WORK TO BE COMPLETED:
Reproduce verbatim the part of the material below that opens with the line containing "Fairmont Tremblant - Restaurant" and closes with the line containing "Columbia Alumni Framed", including both of those lines. Leave the pictures out of your answer.

╭─ GIVEN DATA

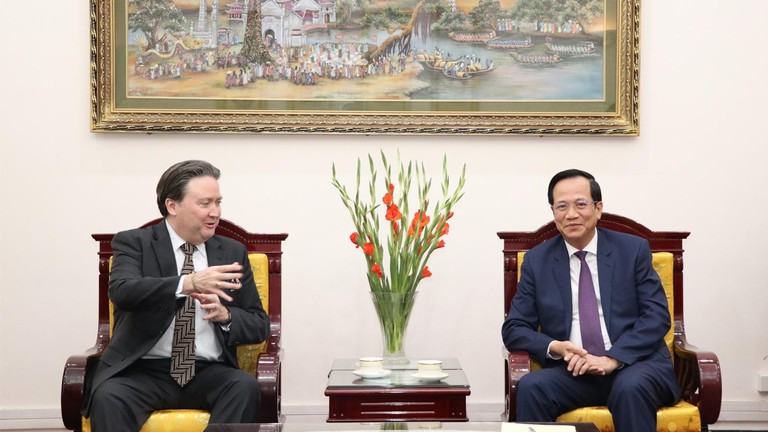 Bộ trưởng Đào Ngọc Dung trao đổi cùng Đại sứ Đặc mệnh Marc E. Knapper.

╰─
╭─ GIVEN DATA

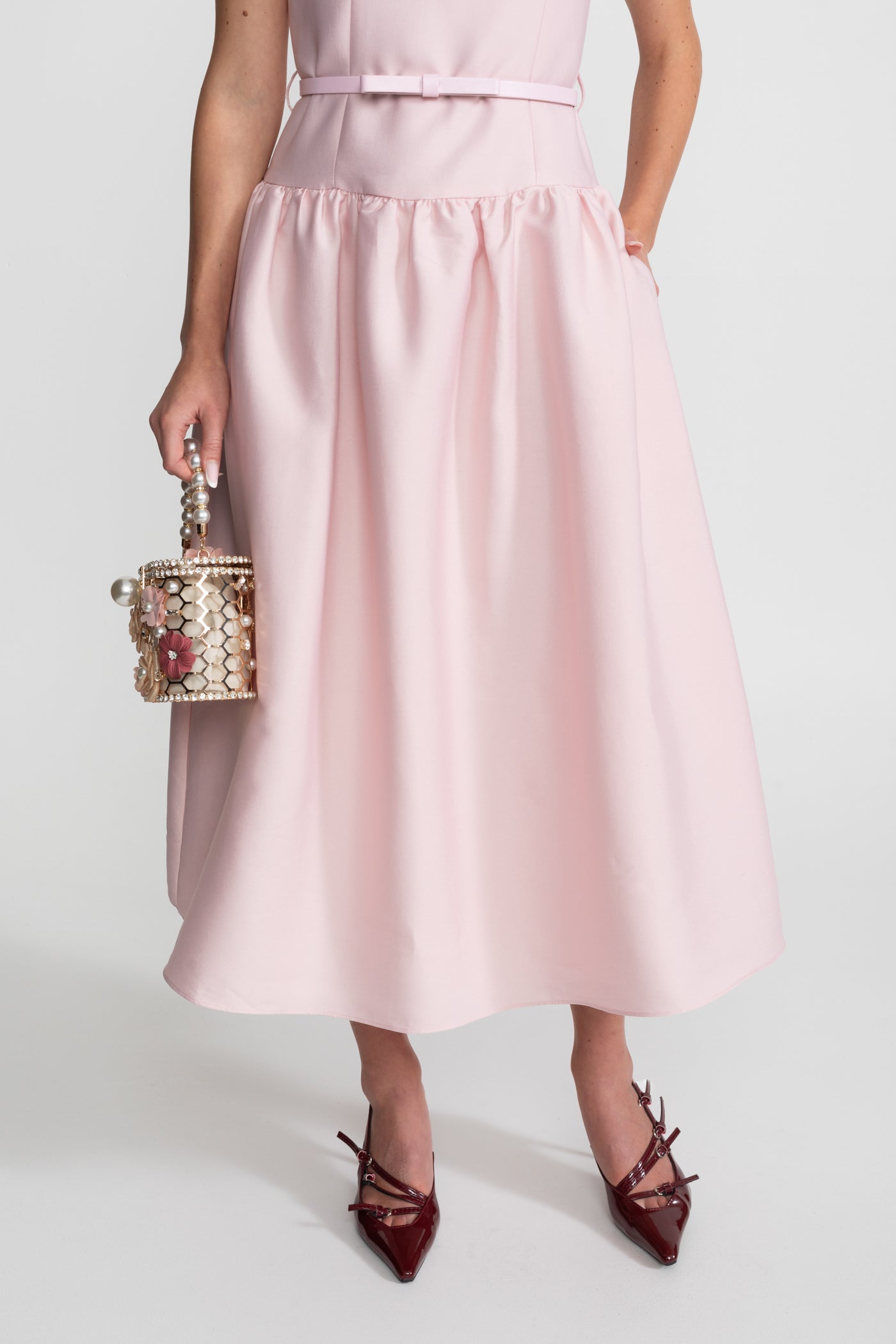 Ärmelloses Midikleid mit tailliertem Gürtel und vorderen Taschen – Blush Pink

╰─
╭─ GIVEN DATA

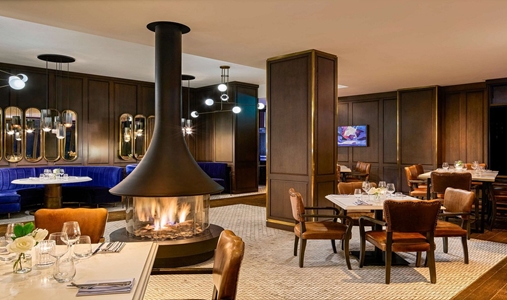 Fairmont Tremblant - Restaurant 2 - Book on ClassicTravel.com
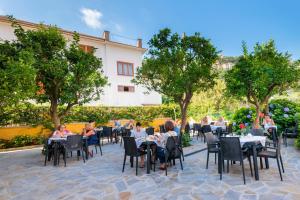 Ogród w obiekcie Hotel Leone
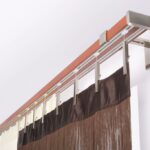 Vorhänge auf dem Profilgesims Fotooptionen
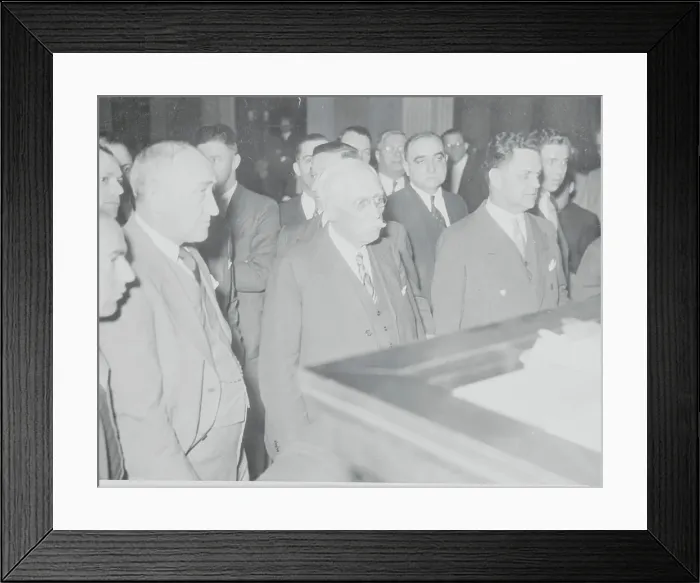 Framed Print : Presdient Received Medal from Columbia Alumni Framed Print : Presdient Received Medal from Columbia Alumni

╰─

TASK OUTPUT:
 Fairmont Tremblant - Restaurant 2 - Book on ClassicTravel.com
 Ogród w obiekcie Hotel Leone
 Vorhänge auf dem Profilgesims Fotooptionen
 Framed Print : Presdient Received Medal from Columbia Alumni Framed Print : Presdient Received Medal from Columbia Alumni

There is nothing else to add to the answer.